Some windows are lighted. but mostly they’re darked.
But mostly they’re darked.
A place you could sprain both your elbow and chin!
Do you dare to stay out? Do you dare to go in?
How much can you lose? How much can you win?”

To give you a sense of what is happening, our small team of four will be in the city of Erbil. I will be helping at a clinic as well as assisting with an art therapy program for teenage girls, all of them displaced from their homes and communities. It will be hot – weather forecasts are 115 degrees and full sunshine during the day, going down to around 82 at night. It’s a dry heat like Phoenix, and I’m reminding myself how much I love Phoenix. My husband has been to Erbil so has given me a briefing on what to expect, but we go knowing two things: flexibility is a must and we are visitors and learners.

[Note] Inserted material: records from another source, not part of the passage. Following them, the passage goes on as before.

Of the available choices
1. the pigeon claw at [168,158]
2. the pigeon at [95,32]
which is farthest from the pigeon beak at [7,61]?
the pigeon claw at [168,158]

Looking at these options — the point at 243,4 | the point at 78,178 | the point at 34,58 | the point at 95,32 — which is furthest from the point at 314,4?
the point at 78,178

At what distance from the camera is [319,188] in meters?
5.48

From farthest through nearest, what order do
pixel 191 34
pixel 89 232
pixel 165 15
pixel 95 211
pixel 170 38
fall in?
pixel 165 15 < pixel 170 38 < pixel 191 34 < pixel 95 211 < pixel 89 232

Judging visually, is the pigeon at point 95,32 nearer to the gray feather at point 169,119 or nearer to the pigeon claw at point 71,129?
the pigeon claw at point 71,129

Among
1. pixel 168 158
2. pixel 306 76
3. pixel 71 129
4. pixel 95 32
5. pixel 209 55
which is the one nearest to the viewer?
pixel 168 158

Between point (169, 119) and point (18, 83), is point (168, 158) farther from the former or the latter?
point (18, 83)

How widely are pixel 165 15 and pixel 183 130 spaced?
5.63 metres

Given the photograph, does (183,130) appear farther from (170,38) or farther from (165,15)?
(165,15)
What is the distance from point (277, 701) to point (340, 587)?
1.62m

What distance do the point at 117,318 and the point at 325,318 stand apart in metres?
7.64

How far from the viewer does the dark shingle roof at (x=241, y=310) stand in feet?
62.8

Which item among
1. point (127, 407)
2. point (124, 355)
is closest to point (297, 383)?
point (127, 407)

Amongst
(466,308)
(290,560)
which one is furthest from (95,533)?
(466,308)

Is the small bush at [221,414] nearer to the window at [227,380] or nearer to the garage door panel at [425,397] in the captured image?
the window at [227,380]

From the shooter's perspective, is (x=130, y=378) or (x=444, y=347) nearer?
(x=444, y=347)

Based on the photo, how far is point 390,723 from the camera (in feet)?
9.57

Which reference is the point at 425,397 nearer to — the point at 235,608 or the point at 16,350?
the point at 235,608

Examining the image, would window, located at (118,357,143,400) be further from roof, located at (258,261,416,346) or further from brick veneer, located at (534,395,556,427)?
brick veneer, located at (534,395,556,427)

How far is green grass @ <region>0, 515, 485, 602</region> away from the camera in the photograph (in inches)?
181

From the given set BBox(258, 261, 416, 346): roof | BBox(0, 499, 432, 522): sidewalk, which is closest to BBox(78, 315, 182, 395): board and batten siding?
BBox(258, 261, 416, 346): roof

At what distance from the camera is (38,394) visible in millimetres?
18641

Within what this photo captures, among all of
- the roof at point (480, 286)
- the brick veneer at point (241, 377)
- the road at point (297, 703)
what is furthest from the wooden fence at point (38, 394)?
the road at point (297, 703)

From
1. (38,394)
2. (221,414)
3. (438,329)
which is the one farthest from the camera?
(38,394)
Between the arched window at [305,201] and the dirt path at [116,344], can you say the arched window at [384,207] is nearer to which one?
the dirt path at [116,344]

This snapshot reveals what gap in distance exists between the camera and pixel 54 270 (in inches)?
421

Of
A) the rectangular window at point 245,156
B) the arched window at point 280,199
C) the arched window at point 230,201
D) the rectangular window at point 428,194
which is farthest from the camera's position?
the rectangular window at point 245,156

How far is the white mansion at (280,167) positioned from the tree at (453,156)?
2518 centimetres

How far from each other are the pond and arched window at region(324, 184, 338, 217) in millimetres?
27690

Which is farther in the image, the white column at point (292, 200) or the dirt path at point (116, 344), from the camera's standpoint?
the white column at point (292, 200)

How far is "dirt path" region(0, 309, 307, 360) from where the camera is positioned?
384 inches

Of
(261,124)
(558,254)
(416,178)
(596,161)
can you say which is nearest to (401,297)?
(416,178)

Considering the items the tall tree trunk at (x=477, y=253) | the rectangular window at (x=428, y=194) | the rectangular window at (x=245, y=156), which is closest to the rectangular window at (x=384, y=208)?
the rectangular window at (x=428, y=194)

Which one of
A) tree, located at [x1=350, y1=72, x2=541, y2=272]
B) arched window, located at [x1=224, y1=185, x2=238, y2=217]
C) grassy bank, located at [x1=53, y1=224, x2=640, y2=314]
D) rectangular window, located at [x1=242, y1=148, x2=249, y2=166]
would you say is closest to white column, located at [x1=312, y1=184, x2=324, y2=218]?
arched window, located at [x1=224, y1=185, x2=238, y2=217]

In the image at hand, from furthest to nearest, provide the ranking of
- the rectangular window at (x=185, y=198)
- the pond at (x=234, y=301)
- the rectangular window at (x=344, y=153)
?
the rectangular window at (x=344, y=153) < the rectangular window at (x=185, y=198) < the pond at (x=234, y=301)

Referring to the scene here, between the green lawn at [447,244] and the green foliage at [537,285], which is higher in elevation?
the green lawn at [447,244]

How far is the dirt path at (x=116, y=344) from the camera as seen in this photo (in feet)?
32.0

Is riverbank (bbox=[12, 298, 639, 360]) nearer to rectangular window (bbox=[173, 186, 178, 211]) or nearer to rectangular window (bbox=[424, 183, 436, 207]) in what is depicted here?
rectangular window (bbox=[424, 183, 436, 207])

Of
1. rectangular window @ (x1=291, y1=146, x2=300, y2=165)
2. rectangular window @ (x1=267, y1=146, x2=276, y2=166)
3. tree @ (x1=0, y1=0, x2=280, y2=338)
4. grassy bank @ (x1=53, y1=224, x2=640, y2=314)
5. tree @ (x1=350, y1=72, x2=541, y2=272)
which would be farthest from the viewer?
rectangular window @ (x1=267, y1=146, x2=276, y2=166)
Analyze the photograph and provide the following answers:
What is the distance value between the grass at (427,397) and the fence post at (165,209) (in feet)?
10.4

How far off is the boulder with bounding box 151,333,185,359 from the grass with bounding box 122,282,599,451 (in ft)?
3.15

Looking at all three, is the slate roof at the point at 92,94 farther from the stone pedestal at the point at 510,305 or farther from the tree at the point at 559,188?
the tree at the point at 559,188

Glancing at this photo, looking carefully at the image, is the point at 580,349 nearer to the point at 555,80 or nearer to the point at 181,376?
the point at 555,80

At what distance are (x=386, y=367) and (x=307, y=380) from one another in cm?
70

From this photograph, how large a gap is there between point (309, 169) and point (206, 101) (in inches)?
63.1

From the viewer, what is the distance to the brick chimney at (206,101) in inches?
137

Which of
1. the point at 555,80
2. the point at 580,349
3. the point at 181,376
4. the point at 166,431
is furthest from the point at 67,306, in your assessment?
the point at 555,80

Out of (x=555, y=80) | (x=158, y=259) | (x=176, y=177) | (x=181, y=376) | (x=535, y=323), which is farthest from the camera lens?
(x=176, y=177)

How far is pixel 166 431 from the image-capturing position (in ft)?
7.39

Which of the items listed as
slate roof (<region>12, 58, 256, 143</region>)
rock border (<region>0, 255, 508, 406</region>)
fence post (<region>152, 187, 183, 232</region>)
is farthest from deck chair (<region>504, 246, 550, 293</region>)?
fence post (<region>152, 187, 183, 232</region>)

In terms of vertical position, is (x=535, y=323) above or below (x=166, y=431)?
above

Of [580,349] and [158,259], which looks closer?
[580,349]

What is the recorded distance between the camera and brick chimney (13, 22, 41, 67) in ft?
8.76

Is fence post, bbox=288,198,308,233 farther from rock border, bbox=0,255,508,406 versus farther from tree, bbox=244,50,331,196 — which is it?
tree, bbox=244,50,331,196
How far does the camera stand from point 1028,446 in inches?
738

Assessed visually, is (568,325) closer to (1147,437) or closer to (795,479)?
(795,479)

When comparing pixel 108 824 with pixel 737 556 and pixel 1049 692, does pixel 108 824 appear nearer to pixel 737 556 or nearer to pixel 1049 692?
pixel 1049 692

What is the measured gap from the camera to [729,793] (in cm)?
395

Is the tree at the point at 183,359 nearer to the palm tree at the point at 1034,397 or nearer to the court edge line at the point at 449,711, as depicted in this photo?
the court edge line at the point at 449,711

On Saturday evening we received a beautiful travel blessing from our priests, Fr. Patrick and Fr. Michael. The church overwhelmed us with baby and hygiene kits, put together for us to take to refugees and internally displaced people. We feel deeply loved and supported in our journey through Holy Resurrection Orthodox Church. Though we are the ones to physically go, they are the ones who walk beside us in prayer and love. More and more, I am overwhelmed by the mystery of the Church and the community of believers within.

And so the blog will be quiet while I’m gone. I have a lovely guest post from a reader, and I hope to write a quick post at some point, but for the most part, it will be a still space and I will debrief when I return.

Thanks so much for reading and caring.